La cabeza conservada en el Museo Nazionale Romano-Terme di Diocleciano (mide 43 cm de altura) muestra un rostro regordete, de rasgos carnosos y ojos pequeños y hundidos, encuadrado por la masa de los cabellos que, con una franja, cubren la mitad de la frente, y por la célebre corta barba que ocupa parte de las mejillas y la zona inferior del mentón. Este retrato se halla marcado por una profunda introspección psicológica que nos recuerda, aunque sea con notables diferencias, la tradición del retrato dinástico helenístico.
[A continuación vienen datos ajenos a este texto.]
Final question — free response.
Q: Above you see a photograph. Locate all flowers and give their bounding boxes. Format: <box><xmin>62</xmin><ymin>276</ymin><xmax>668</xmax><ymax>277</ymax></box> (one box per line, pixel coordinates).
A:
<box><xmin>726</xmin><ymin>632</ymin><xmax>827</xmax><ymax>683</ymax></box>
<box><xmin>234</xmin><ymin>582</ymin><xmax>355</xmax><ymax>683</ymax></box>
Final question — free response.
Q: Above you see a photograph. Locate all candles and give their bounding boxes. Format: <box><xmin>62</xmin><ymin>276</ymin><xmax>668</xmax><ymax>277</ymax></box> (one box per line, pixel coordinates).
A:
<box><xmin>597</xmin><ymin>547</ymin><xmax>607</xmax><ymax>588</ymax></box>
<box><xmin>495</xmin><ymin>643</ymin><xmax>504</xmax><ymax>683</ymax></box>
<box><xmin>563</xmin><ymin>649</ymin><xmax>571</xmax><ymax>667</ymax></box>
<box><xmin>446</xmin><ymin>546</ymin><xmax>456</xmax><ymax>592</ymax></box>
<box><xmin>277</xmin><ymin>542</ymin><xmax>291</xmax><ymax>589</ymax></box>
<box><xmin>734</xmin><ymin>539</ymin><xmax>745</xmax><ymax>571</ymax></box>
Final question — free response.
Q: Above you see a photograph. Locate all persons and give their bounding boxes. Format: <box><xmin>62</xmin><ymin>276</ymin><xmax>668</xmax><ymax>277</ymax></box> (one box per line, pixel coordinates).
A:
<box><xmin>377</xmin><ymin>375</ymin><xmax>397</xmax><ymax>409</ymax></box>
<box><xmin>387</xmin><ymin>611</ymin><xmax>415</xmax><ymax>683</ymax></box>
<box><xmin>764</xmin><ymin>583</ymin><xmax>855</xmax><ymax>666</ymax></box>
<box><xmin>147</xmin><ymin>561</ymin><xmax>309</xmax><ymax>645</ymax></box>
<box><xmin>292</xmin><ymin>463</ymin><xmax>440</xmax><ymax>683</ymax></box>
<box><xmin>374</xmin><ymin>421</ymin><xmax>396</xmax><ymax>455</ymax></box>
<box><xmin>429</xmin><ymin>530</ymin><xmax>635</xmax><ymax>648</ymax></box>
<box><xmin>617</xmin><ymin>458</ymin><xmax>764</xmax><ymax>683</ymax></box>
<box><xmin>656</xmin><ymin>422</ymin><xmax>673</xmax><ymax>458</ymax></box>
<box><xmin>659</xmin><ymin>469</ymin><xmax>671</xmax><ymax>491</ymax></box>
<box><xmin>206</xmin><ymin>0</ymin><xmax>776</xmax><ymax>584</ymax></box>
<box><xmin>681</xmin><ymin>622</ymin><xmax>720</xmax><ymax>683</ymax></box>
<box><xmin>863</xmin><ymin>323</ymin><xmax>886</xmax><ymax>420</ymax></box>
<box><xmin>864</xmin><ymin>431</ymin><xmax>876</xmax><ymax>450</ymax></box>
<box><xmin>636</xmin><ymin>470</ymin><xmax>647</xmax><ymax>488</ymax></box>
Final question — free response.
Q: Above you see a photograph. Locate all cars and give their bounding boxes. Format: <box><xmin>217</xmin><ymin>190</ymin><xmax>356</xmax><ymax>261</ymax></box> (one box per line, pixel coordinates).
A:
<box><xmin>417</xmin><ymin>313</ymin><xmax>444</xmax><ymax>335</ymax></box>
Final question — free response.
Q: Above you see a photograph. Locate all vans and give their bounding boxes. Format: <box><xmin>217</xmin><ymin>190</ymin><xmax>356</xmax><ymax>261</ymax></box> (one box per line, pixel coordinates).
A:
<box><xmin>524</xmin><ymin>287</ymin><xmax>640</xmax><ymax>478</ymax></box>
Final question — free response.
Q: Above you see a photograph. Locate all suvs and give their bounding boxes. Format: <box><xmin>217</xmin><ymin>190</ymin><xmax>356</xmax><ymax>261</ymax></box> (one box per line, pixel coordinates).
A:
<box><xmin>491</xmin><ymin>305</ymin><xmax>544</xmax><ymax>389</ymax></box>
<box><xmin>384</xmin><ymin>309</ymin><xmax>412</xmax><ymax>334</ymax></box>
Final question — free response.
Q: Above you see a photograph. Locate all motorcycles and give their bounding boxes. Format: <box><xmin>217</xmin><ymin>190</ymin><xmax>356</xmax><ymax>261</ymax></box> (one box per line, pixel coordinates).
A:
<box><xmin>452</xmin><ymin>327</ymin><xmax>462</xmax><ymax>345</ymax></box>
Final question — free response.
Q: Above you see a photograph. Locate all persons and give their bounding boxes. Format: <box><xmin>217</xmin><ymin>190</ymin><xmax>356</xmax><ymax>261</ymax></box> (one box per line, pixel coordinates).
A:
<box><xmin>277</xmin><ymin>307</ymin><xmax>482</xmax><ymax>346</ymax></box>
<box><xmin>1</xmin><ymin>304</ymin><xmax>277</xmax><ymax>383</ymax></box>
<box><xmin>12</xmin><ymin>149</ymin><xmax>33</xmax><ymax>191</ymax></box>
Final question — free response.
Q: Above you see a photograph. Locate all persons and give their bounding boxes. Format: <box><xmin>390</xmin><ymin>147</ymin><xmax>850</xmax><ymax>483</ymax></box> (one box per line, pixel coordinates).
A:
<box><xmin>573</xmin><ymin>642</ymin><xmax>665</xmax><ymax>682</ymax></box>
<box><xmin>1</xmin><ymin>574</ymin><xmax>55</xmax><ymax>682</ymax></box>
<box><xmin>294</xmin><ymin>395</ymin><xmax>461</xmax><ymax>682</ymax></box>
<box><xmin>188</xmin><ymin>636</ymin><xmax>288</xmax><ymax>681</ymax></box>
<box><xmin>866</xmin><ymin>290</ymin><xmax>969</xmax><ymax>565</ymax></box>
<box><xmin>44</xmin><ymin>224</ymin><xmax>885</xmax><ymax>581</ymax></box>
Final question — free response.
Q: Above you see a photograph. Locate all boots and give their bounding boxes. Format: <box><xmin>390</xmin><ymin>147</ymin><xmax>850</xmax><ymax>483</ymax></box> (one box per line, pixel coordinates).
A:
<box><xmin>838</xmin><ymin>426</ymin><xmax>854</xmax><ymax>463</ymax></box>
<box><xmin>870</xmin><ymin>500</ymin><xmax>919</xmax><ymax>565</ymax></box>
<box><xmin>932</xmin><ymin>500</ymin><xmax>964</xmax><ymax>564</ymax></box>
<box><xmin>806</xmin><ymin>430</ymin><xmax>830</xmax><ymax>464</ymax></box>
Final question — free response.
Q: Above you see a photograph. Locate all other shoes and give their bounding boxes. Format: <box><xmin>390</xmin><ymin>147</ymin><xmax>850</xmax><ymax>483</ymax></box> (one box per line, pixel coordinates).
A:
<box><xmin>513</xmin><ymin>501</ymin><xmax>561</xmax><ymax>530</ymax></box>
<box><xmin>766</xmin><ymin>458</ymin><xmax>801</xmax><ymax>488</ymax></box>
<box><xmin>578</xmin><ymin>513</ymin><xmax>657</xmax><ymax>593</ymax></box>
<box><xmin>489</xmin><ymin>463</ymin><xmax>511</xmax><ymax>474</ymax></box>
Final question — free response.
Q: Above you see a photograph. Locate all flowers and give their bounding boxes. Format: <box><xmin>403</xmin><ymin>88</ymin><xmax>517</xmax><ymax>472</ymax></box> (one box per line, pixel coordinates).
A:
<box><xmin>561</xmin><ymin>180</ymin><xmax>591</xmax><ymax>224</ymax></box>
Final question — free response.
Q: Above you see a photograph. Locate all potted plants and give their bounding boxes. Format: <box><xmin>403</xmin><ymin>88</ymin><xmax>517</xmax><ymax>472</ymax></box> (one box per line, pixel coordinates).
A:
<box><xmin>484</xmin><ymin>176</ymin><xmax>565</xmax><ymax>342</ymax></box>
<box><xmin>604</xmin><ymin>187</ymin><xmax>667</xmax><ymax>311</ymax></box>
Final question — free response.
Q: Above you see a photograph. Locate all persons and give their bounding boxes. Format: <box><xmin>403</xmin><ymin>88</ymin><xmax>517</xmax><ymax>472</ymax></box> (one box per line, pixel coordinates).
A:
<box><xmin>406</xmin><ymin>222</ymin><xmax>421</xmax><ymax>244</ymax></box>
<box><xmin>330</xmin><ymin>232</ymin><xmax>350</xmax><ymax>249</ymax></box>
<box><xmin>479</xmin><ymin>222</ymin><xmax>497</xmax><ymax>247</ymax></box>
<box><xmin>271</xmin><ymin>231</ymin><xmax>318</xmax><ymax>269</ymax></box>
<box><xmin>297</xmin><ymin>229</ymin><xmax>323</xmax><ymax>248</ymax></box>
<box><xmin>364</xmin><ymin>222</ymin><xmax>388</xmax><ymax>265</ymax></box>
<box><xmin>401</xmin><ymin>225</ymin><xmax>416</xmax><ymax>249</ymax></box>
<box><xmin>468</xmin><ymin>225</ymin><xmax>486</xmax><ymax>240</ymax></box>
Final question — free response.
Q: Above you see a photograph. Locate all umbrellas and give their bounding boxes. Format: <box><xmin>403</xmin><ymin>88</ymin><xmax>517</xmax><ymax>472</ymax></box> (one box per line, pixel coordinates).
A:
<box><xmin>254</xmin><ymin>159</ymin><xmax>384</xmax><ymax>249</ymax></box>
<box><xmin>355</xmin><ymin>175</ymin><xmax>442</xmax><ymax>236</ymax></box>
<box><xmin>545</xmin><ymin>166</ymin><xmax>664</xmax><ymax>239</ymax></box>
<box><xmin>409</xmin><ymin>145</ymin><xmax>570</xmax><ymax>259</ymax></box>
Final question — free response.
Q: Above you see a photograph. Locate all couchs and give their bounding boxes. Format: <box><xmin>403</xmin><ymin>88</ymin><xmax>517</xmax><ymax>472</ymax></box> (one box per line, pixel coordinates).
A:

En cuanto a la atribución cronológica, se discute si debe ser asignada al Quinquennium Neronis, época de su ascensión al trono, o a los años 64-68, en los que el emperador cambió su peinado con rizos artificiales para una mayor adecuación a las iconografías helenísticas. Sin embargo, las comparaciones con las monedas y el estilo de los retratos julio-claudios inducen a ubicarlo en los años centrales del reinado de Nerón.

 

Fotografía de Vincenzo Surace

 

FUENTES: TOLLINCHI, Esteban. Las Metamorfosis de Roma: Espacios, Figuras y Símbolos, San Juan de Puerto Rico, 1998, pp. 292-315; BIANCHI BANDINELLI, Ranuccio y Mario TORELLI. El Arte de la Antigüedad Clásica, volumen II, Madrid, 2000, p. 121.